Obama lavishes praise on 'smart' 'effective' Cameron
President Barack Obama offered a lavish endorsement of David Cameron on Wednesday, as the new British prime minister got down to work on Britain's buckled public finances with his new coalition.
The London government meanwhile said the new Foreign Secretary William Hague would make an early trip to Washington on Friday to take up a relationship which was sometimes perceived as awkward under Gordon Brown's premiership.
Obama praised Cameron as he took up the reins of a coalition with Britain's Liberal Democrats, which some observers fear may not be sufficiently robust to make tough decision on the economic plight of Britain and Europe.
"I find him to be a smart, dedicated, effective leader and somebody who we are going to be able to work with very effectively," Obama said, when asked if the new British government would weaken its commitment to the Afghan war.
"He reaffirmed without me bringing it up, his commitment to our strategy in Afghanistan."
"And I am confident that the new government is going to recognize that it is in the interest of all the coalition partners to help President Karzai succeed," Obama said, as he stood alongside the Afghan leader.
Obama called Cameron on Tuesday moments after the walked into 10 Downing Street after succeeding Brown, following five days of uncertainty and political bargaining with the Liberal Democrats.
A Foreign Office spokesman said that Hague had been invited to Washington on Friday by Secretary of State Hillary Clinton.
Hague said on Tuesday the new British government wanted a "solid but not slavish relationship" with the United States, stressing the importance of the relationship between the two countries.
"No doubt we will not agree on everything," he said. "But they remain, in intelligence matters, in nuclear matters, in international diplomacy, in what we are doing in Afghanistan, the indispensable partner of this country."
In comments that will be warmly welcomed in London, Obama praised the "extraordinary, special relationship between the United States and Great Britain; one that outlasts any individual party, any individual leader."
"It is built up over centuries, and it's not going to go away."
There have been repeated questions in London and Washington whether Obama is as committed to the relationship with Britain as previous presidents, as he seeks to forge future ties between the United States in the developing world.

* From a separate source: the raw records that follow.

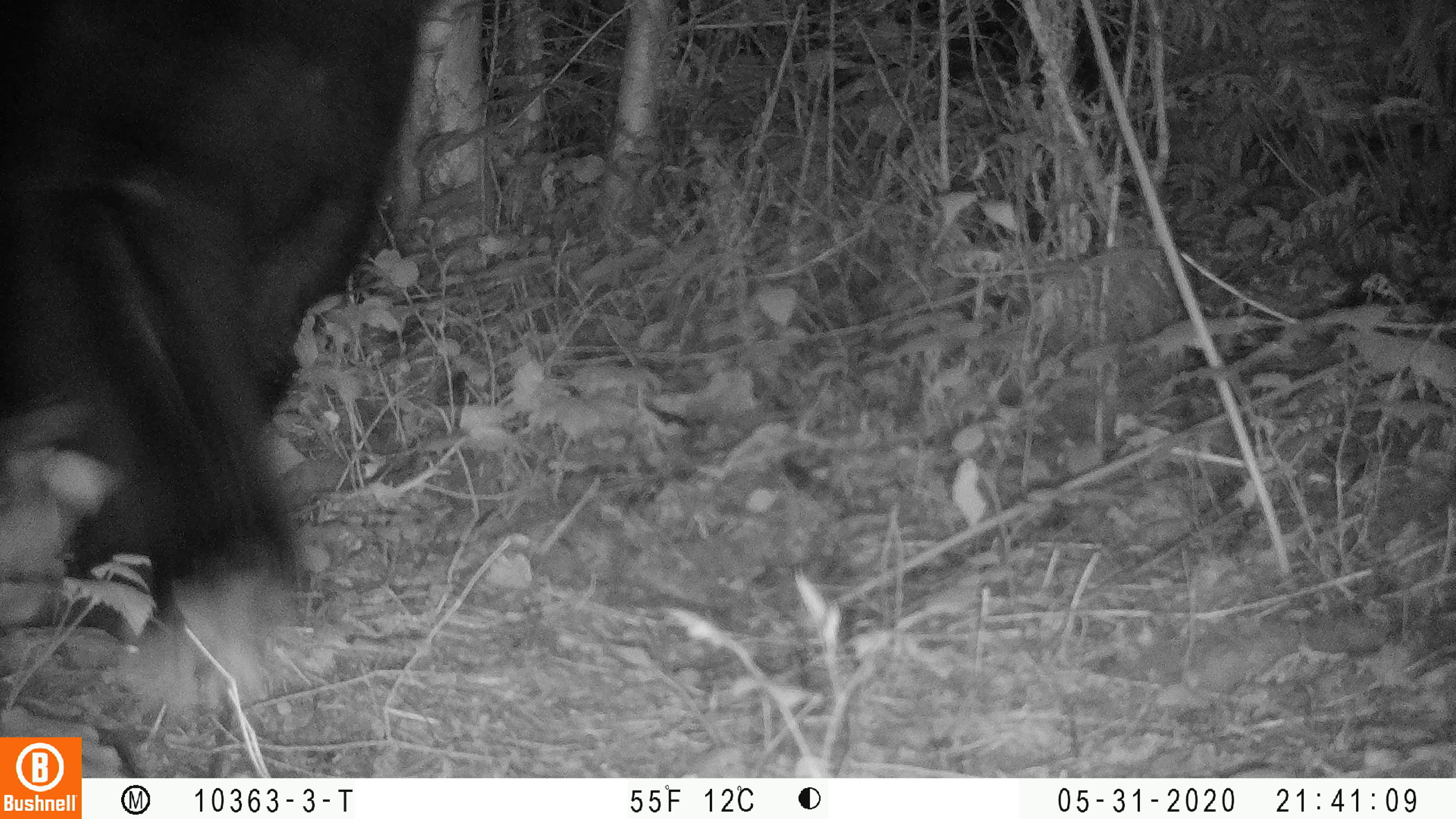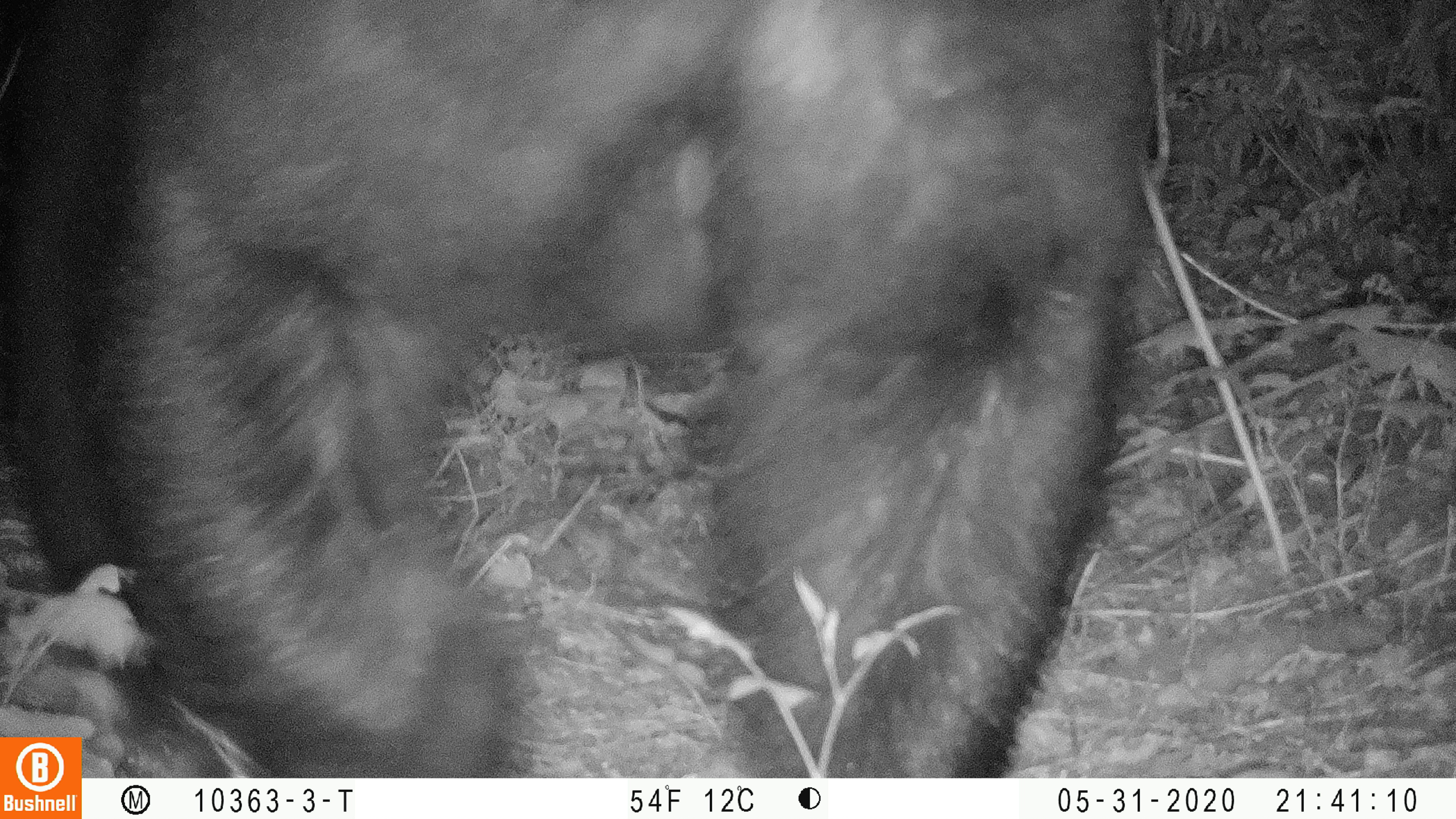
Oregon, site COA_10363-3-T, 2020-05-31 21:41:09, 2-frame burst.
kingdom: Animalia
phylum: Chordata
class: Mammalia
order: Carnivora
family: Ursidae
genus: Ursus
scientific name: Ursus americanus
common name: american black bear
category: black bear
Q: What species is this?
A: Black bear (american black bear) (Ursus americanus).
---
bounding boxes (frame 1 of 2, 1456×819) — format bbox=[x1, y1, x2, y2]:
black bear: bbox=[0, 2, 435, 642]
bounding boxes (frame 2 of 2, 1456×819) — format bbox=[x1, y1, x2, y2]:
black bear: bbox=[87, 0, 1143, 775]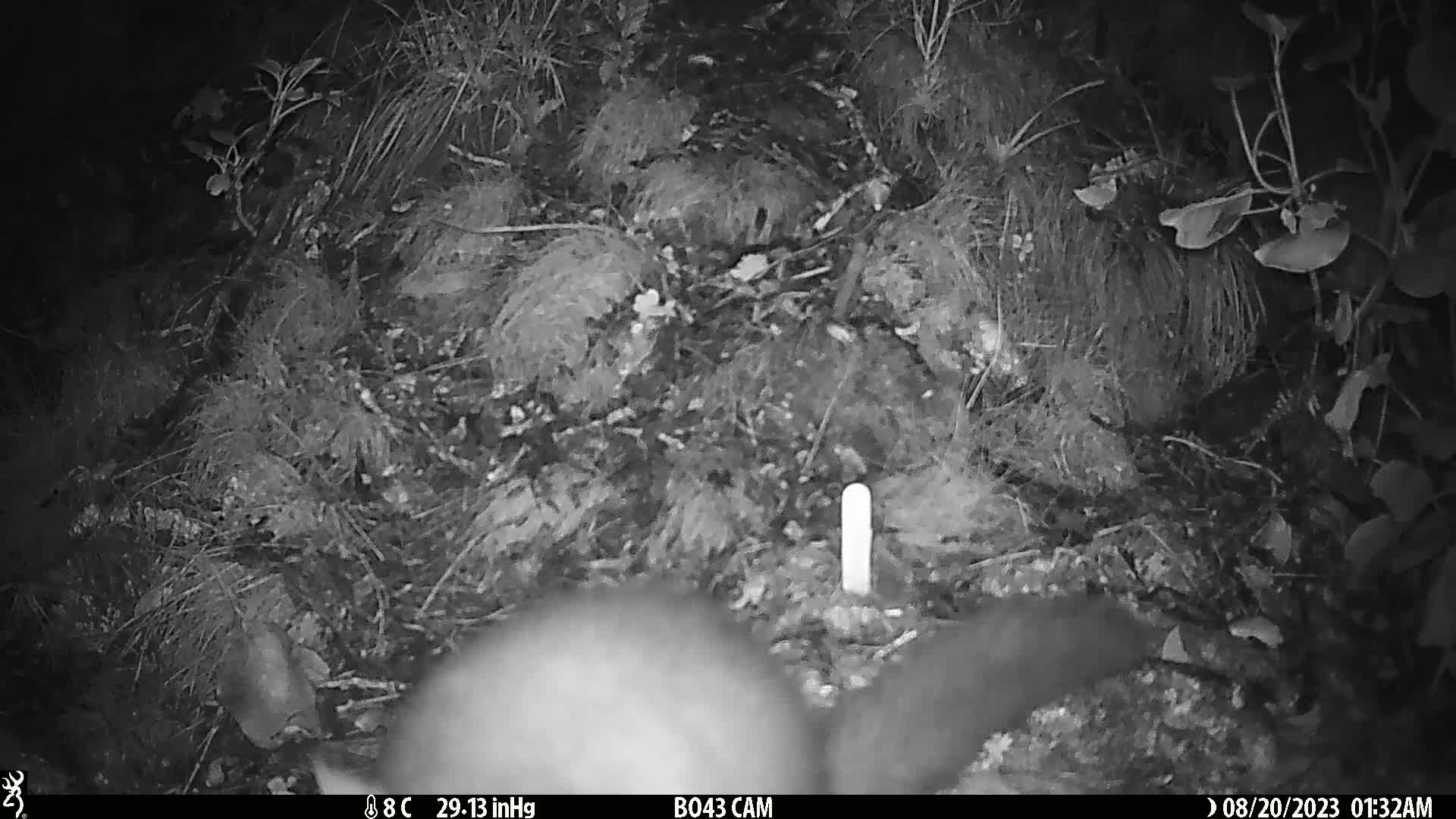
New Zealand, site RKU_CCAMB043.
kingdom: Animalia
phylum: Chordata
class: Mammalia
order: Diprotodontia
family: Phalangeridae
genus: Trichosurus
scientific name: Trichosurus vulpecula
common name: common brushtail possum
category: possum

While Obama and Brown forged respect while battling the deepest economic crisis in decades, they seemed an odd political couple.
Some observers say Obama treated Brown brusquely at first, and insulted some Britons when he removed a bust of Winston Churchill from the Oval Office.
Brown, a formal Scot, seemed from a different political generation than the flashy Obama.
"Cameron is a very smooth, polished character," said Reginald Dale of the Center for Strategic and International Studies.
"He has more of the social graces than Gordon Brown, who was an angular, crusty character, who was always seething underneath."
The White House repeatedly denied it snubbed Brown, and despaired of tales of Anglo-US tension whipped up by the British press.
But early on, the Obama White House did seem loath to pay rhetorical homage to the "special relationship."
Obama, who last year dubbed himself the first "Pacific president," seems to lack his predecessors' cultural or emotional empathy toward Europe.
But given the power of the European economy, even in its current indebted state, the last thing he needs is another weak European government wary of tough decisions on slashing deficits and cutting budgets.
As Obama's comments showed, Britain is most valued here for signing up to US military adventures overseas, like Afghanistan.
But with the British military braced for massive budget cuts, some in Washington wonder how long London will pack a significant punch overseas.
Cameron may also face US pressure on Europe: traditionally the White House likes to see Britain engaged on the continent.
Cameron's Conservatives, however, are riven with splits over Europe, and their Euro-skepticism may limit their clout on the continent.
Many of the Liberal Democrats are hugely pro-Europe, and the coalition deal appears to have formalized a split in the heart of the new British government.